--- Text segment Enclosed Below ---

The Grimethorpe Colliery Band is a brass band, based in Grimethorpe, South Yorkshire, England. It was formed in 1917, as a leisure activity for the workers at the colliery, by members of the disbanded Cudworth Colliery Band. Along with the Black Dyke Mills Band, the band became the first to perform at the Proms. Grimethorpe Band achieved worldwide fame after appearing in the film Brassed Off.

History
The year after the band's formation saw it enter its first competition at Belle Vue in Manchester. Its first radio broadcast was in 1932 and from 1941 to 1951 it was on UK national radio every month.

George Thompson was musical director from the early 1950s until 1972 during which time the band won the British Open Contest for the first time. Thompson was followed by Elgar Howarth as Professional Conductor and Musical Director. 1974 saw the band, along with Black Dyke Mills Band, become the first to perform at the Proms.

The band continued through the industrial troubles of the 1980s and the closure of Grimethorpe Colliery on 13 October 1992. The band gained first place with 99 out of 100 on 17 October 1992 in the National Brass Band Championship at the Royal Albert Hall in London.

--- End of Enclosed Text segment ---
--- Given information Enclosed Below ---

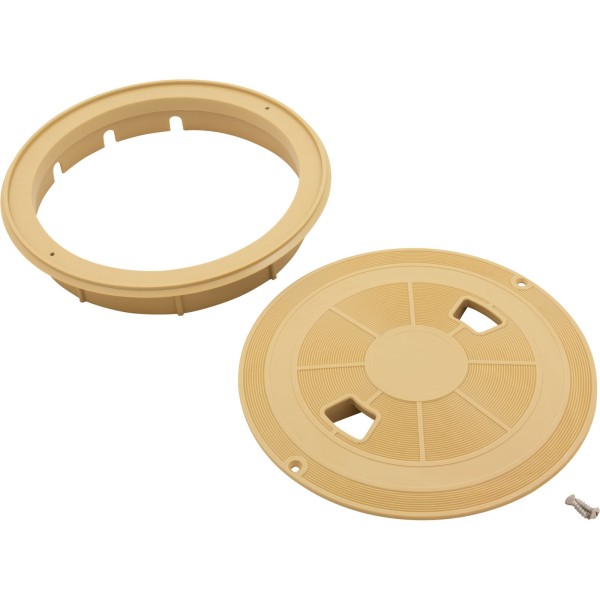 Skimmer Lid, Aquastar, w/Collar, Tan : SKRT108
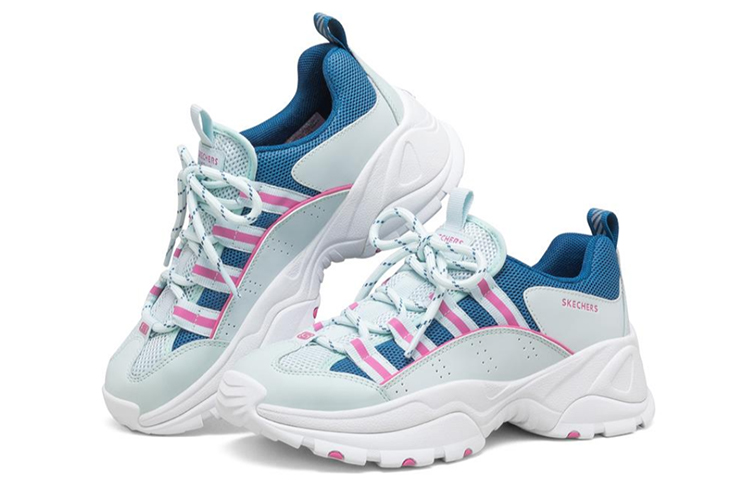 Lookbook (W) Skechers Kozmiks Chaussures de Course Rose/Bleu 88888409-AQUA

--- End of Enclosed Given information ---

● **Tasks for this exercise**:
[A] Name every band mentioned in the passage on the Grimethorpe Colliery Band.
[B] Write what comes next in the passage on the Grimethorpe Colliery Band, picking up after its final sentence.

● **Answers in order**:
[A] Grimethorpe Colliery Band, Cudworth Colliery Band, Black Dyke Mills Band

[B]
Following the closure of the Grimethorpe Colliery in 1993, the Band was sponsored by RJB Mining (later UK Coal plc) and then by Powerfuel.

Premieres
The Grimethorpe Colliery Band has premiered some of the most important brass music of the 20th century, including Sir Harrison Birtwistle's Grimethorpe Aria, written for the band, and Hans Werner Henze's Ragtimes and Habaneras as well as several pieces by Sir Malcolm Arnold.

Rock and pop
The band has appeared on rock and pop records, notably "When an Old Cricketer Leaves the Crease", on Roy Harper's 1975 HQ album, and Peter Skellern's 1978 and 1979 albums Skellern (including the hit single "Love Is the Sweetest Thing") and Astaire. In 1976, the band assisted comedian Max Bygraves in recording a song specially commissioned by the National Coal Board called "Do It The Safety Way", in order to promote safety procedures in coalmines.

One former member of the band, trombonist Andy Cato, went on to co-found electronic music duo Groove Armada.

In films
International fame came with the film Brassed Off, the plot of which was based on Grimethorpe's struggles against pit closures, and whose soundtrack was recorded by the band. The band also performed Ron Goodwin's film score for the 1976 Disney film Escape from the Dark (also called The Littlest Horse Thieves), with the composer conducting.

Honours
 National Brass Band Championships – Winners 1970, 1992, 2006 and 2007.
 English National Brass Band Championships – Winners 2007, 2008.
 Yorkshire Champions – 1963, 1967, 1973, 1983, 1991, 1995, 2005, 2006.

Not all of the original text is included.